AIM
Omit every picture and return the rest of the data unaltered.
⁂
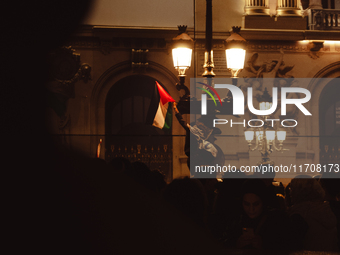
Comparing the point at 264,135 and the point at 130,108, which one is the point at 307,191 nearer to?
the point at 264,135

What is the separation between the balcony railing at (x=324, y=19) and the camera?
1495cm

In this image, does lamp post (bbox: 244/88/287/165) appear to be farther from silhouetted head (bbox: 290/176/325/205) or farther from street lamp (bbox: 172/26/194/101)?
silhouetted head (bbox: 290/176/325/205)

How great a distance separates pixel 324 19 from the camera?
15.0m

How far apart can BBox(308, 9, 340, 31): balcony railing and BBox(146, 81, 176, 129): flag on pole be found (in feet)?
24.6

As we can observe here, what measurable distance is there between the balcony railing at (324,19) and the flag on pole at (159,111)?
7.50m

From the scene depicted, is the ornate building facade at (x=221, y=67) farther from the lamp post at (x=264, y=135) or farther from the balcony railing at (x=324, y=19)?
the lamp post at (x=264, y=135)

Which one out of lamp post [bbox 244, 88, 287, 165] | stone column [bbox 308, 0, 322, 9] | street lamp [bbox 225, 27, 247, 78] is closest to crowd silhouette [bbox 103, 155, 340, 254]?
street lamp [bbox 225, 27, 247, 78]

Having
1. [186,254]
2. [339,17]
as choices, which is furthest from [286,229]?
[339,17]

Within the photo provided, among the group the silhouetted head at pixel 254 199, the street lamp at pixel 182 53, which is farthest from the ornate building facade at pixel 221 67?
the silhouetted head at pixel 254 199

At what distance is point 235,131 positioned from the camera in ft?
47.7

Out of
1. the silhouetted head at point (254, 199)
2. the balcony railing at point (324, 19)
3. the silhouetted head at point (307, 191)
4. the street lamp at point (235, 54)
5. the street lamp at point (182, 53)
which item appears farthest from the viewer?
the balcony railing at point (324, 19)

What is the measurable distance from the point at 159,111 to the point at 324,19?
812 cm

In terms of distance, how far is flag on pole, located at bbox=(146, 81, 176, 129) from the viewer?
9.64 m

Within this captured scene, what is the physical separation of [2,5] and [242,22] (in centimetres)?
⁂
TASK RESULT
Comparing the point at 264,135 and the point at 130,108, which one is the point at 307,191 nearer to?
the point at 264,135

What is the separation between the balcony railing at (x=324, y=19) and the camera?
1495cm

In this image, does lamp post (bbox: 244/88/287/165) appear to be farther from silhouetted head (bbox: 290/176/325/205) or farther from street lamp (bbox: 172/26/194/101)?
silhouetted head (bbox: 290/176/325/205)

How great a distance separates pixel 324 19 from the camera?
15.0m

How far apart can BBox(308, 9, 340, 31): balcony railing and BBox(146, 81, 176, 129): flag on pole be found (in feet)?
24.6

As we can observe here, what measurable distance is there between the balcony railing at (324,19) and the flag on pole at (159,111)?
7.50m

From the scene depicted, is the ornate building facade at (x=221, y=67) farther from the lamp post at (x=264, y=135) or farther from the balcony railing at (x=324, y=19)?
the lamp post at (x=264, y=135)

Which one out of lamp post [bbox 244, 88, 287, 165] | stone column [bbox 308, 0, 322, 9] | street lamp [bbox 225, 27, 247, 78] is closest to crowd silhouette [bbox 103, 155, 340, 254]?
street lamp [bbox 225, 27, 247, 78]

Having
1. [186,254]
2. [339,17]
as choices, which is furthest from [286,229]?
[339,17]

Within the photo provided, among the group the silhouetted head at pixel 254 199, the street lamp at pixel 182 53, which is farthest from the ornate building facade at pixel 221 67?
the silhouetted head at pixel 254 199

At what distance is point 235,131 positioned from the camera in ft?
47.7

Out of
1. the silhouetted head at point (254, 199)
2. the balcony railing at point (324, 19)
3. the silhouetted head at point (307, 191)
4. the street lamp at point (235, 54)
5. the street lamp at point (182, 53)
which item appears farthest from the viewer?
the balcony railing at point (324, 19)

What is the measurable distance from the point at 159,111 to the point at 324,19?
812 cm

In terms of distance, how far is flag on pole, located at bbox=(146, 81, 176, 129) from the viewer?
9.64 m

Within this captured scene, what is the physical separation of [2,5] and [242,22] (in centimetres)?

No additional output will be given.